The midweek Scheldeprijs race outside of Antwerp, Belgium, features a course that’s pancake flat. But it makes up for the lack of climbing with a few sections of pave to test the peloton’s mettle. Most teams in attendance used the race to test out bikes and equipment prepped for the more demanding conditions of the Paris-Roubaix for the weekend.
Many of the cobbles on the Tour of Flanders route are limited to climbs, so the speeds over them are slower than speed carried on the flatter courses of Scheldeprijs and Roubaix. Also, the cobbles of Flanders are said to be smoother, rounder, and smaller than the large, coarse, and widely spaced stones of Roubaix. The need to carry speed over this flatter but rougher course is a big part of the rationale behind the special bike preparation.
Not every rider nor every team rode a bike outfitted for the cobblestones, but here are a few of the specially spec’ed bikes that we spotted. We heard about Ridley X-Night cyclocross frames under Katusha riders, and maybe even a new Pinarello in the Sky camp, but we’ll have to look for those closer to their date with destiny in Compiegne this weekend.
Both Fabian Cancellara and Matti Breschel rode Specialized Roubaix bikes. This team is fortunate to have the Roubaix in their arsenal, as it’s already built to smooth rough roads and provide a comfortable, stable ride, but not every rider on the team chose to pedal it.
The remainder of the bikes appeared little different from usual, with SRAM Red components, FSA bars and stems, and Zipp 303 wheels.
Team Milram uses Focus Izalco bikes which debuted last year at the Tour de France. 3T made a special, custom sized Funda Pro fork to fit the Izalco’s 1 – 3/8th-inch lower headset bearing. Here in Belgium, the team’s Izalco bikes are fitted with special forks to soften the numbing vibration of rough roads.
Team mechanic Arie DeBaker could only tell us, “It’s a special fork for the races this year in Belgium,” and gave no details. But it looks like a basic carbon fork (no surprise) with curved blades and a smaller crown, and possibly carbon dropouts with aluminum inserts. We’ll try to get more details in the next few days.
Like the Milram bikes, some of the HTC-Columbia Scott Addict rigs were fitted with different forks. In this case, the standard Addict fork was replaced with Scott’s CR1 fork, which is built to flex and absorb vibration.
The HTC-Columbia bikes are also notable for the prototype carbon fiber pedals used by some of the riders.
Garmin’s Johan Van Summeren chose the Scheldeprijs for a final test of his Paris-Roubaix cobblestones bike. Team mechanic Kris Withington said, “They’ve been training with this bike, but he decided to race with it.”

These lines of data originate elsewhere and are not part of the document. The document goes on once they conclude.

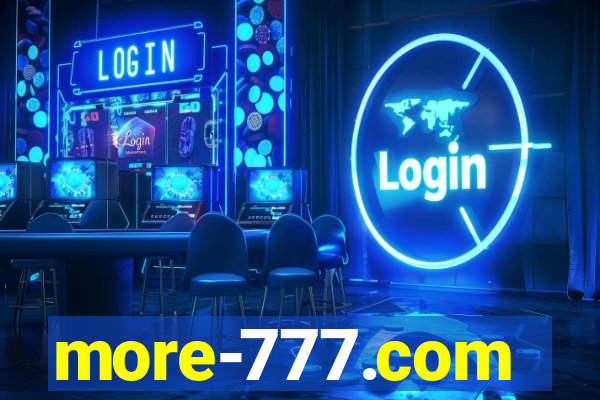 more-777.com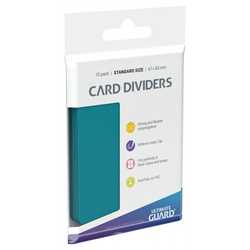 Ultimate Guard Card Dividers Petrol Blue (10)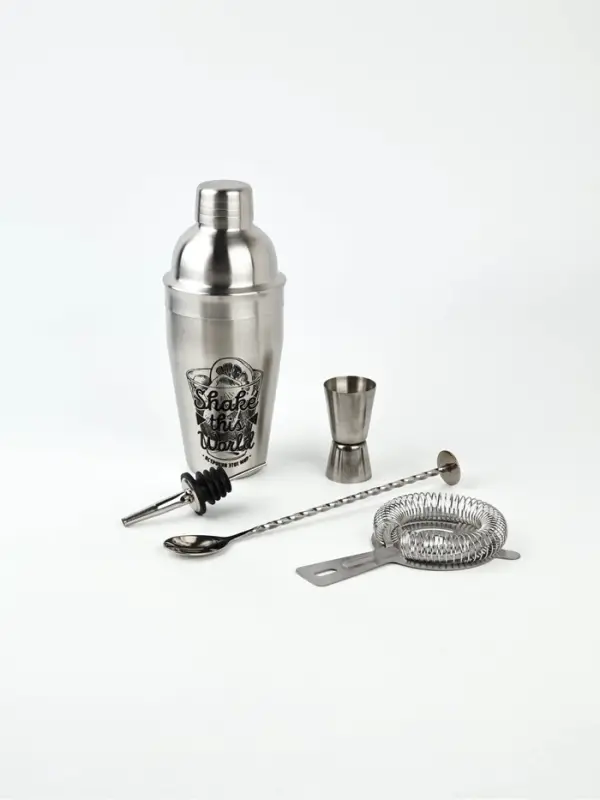 Подарочный набор барный &laquo;Собери друзей&raquo;, 5 предметов, карточки с рецептами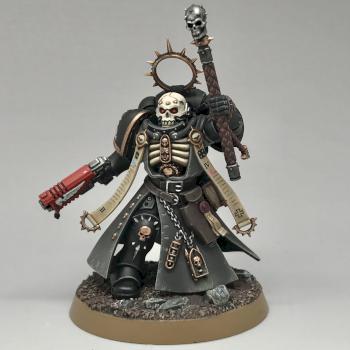 Raven Guard Chaplain by Legofingerz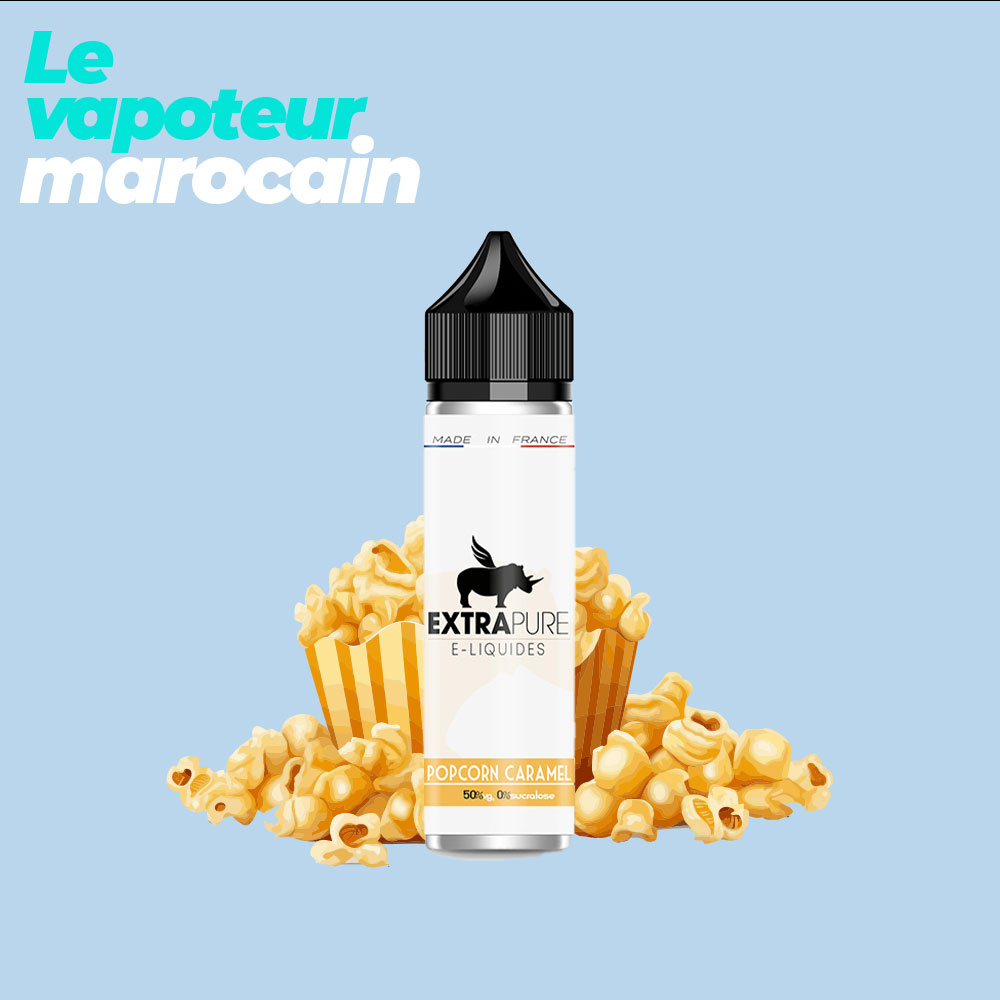 POPCORN CARAMEL 50ML-EXTRAPURE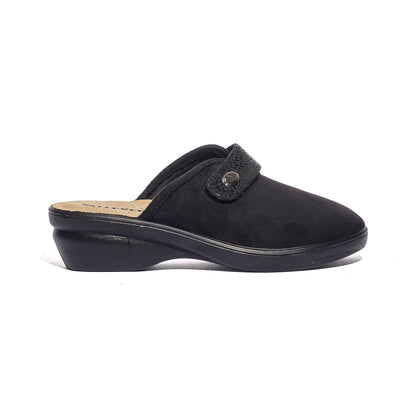 VALLEVERDE 25233 NERO Pantofola Donna 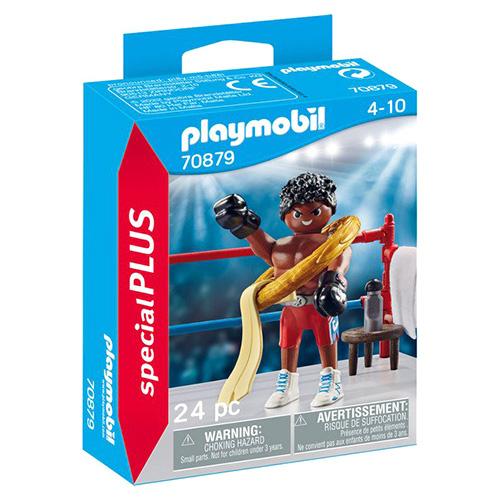 Šampión v krabici Playmobil 70879
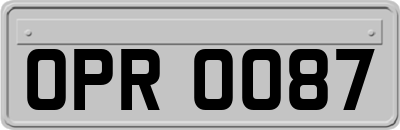 OPR0087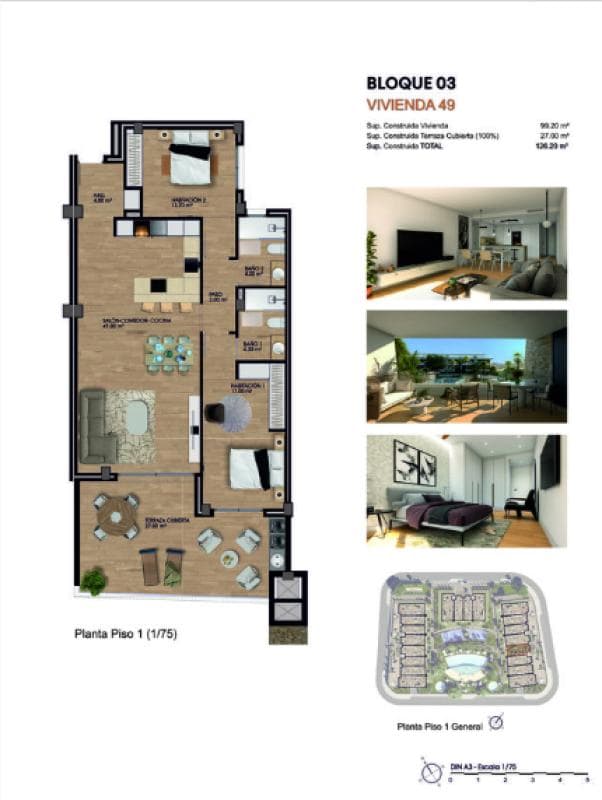 Residencial Jaya Apartments, Amoros
plan 4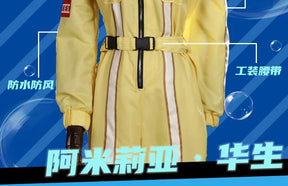 Shusheng Vtuber Hololive Watson Amelia Cosplay Costume Cos Game Anime Party Uniform Hallowen Play Role Clothes Clothing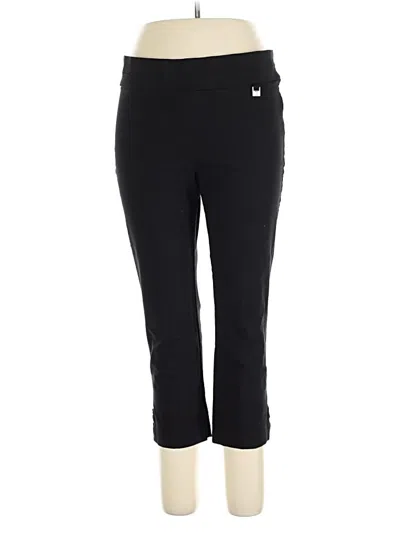 Pre-owned Unbranded Active Pants In Black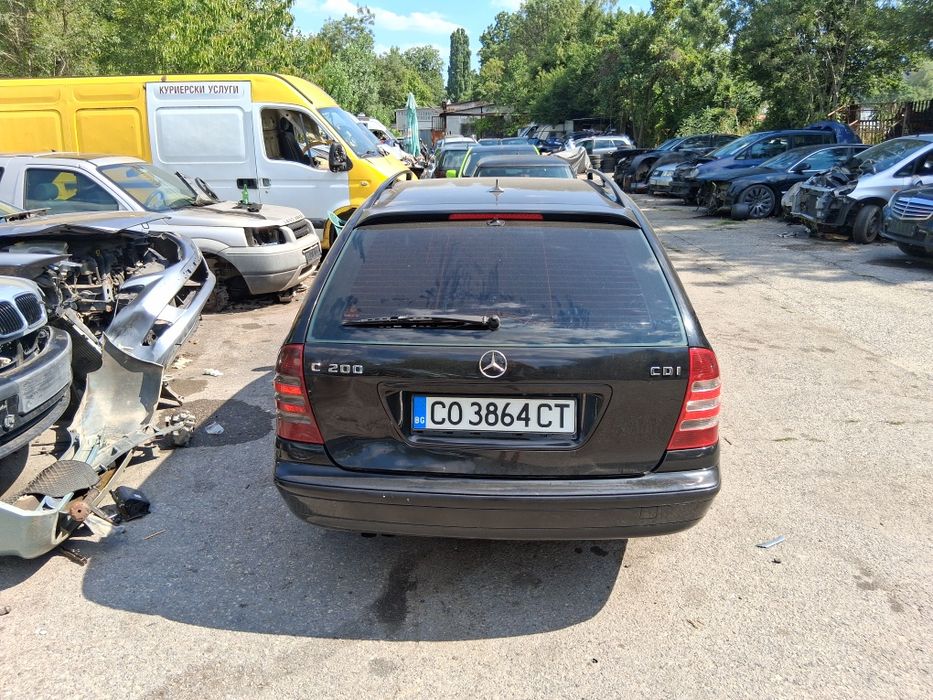 На части Mercedes c200 cdi w203 facelift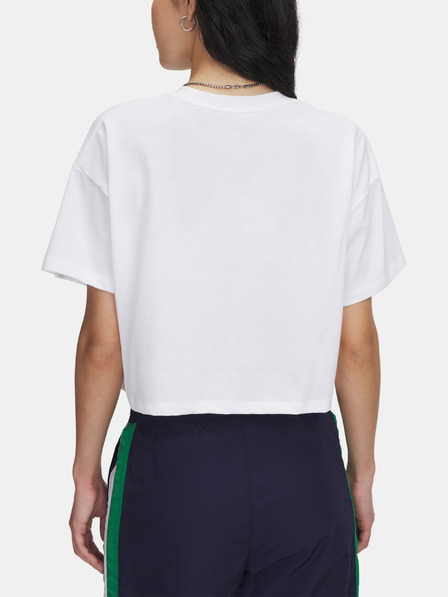 Under Armour Damen Under Armour UA W VARSITY MIX HW SS CROP T-Shirt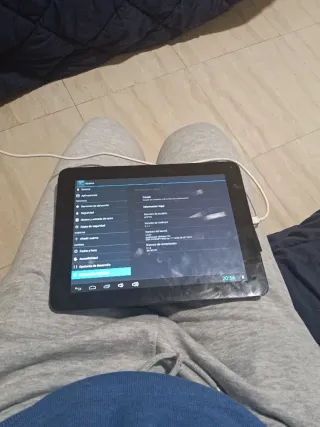 Tablet Leotec L-Pad Satellite Negra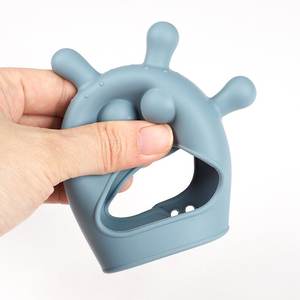 Giocattoli da Dentizione per Neonati in Silicone Alimentare a Forma di Piccolo Mostro, Senza BPA - Product Image 4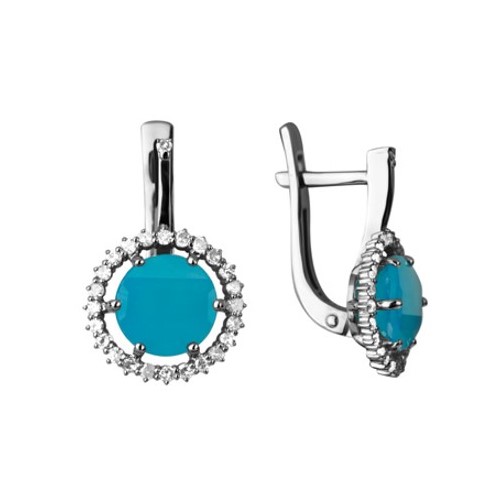 Серьги из золота 2-11-0239-263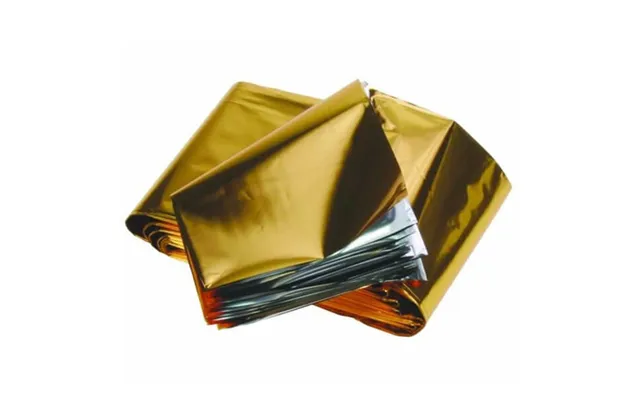 Emergency Blanket Silver-gold - 210 Cm X 160 Cm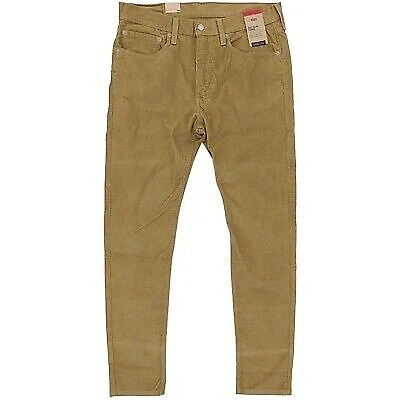 Levi s HARVEST GOLD Men s 512 Slim Tapered Fit Corduroy Jeans US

Notable visible features on the Felt include the obvious selection of a complete Shimano Dura-Ace 7800 parts kit. “We think the shifters will be better (than Shimano’s electric Dura-Ace parts),” said Withington. “The cable routing is more resilient in bad weather,” and less sensitive to contamination, he said.
In addition to the drivetrain and shifters, the Felt frame is built with slacker geometry in the head and seat tubes, plus an extra 2cm in the top tube, according to Withington. The rear dropouts effectively add length to the chainstays and thus add wheelbase and stability to the bike. The chainstays and fork both feature additional clearance for larger tires and mud.